Records for this task:
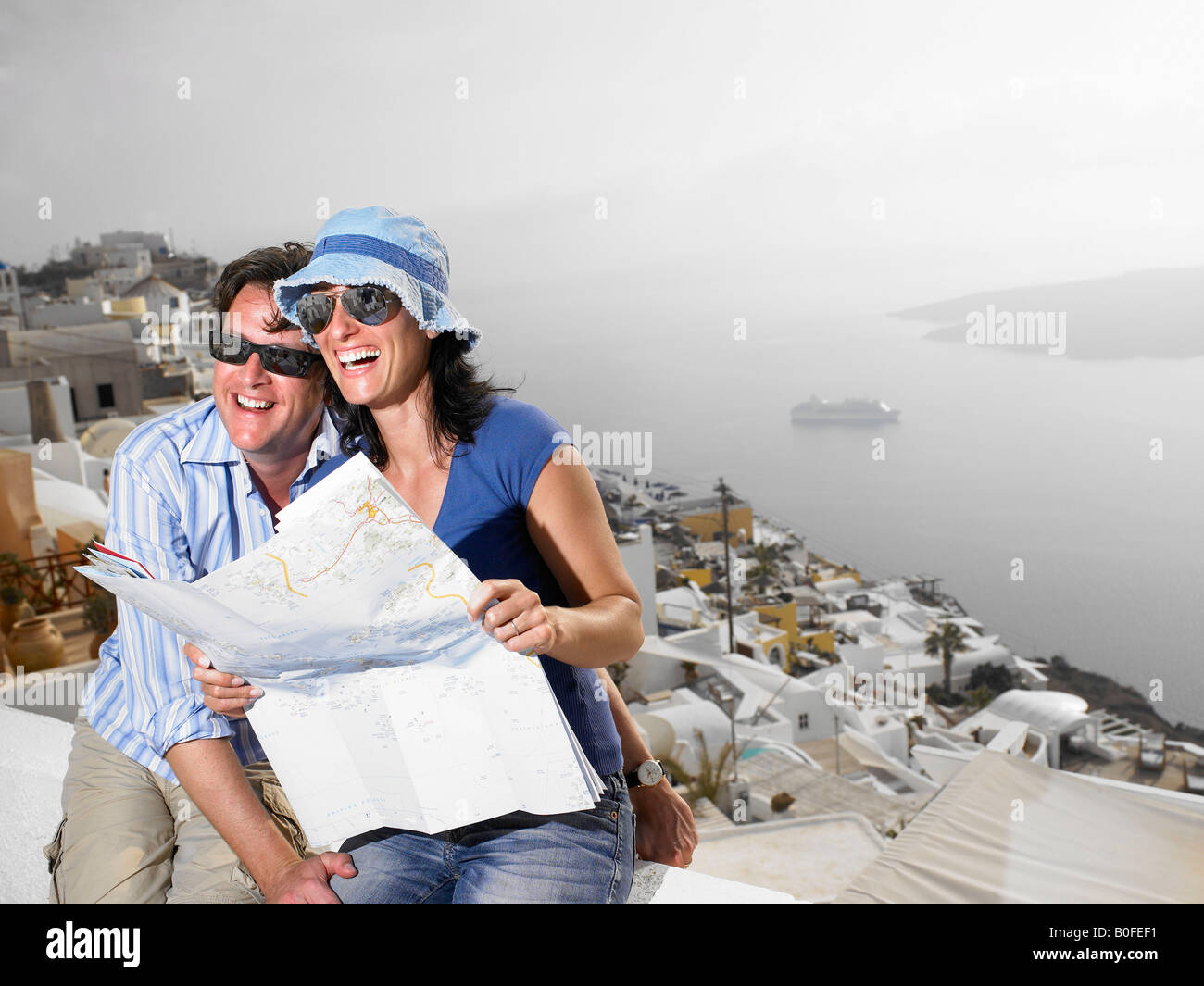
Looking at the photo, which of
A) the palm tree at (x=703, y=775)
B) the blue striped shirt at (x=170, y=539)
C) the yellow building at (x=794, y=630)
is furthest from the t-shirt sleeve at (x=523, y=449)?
the yellow building at (x=794, y=630)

What you have to do: Rewrite the lines above, replacing "furthest" with "farthest" and leaving everything else as it is. Leave the picture out.

Written answer:
Looking at the photo, which of
A) the palm tree at (x=703, y=775)
B) the blue striped shirt at (x=170, y=539)
C) the yellow building at (x=794, y=630)
is farthest from the t-shirt sleeve at (x=523, y=449)?
the yellow building at (x=794, y=630)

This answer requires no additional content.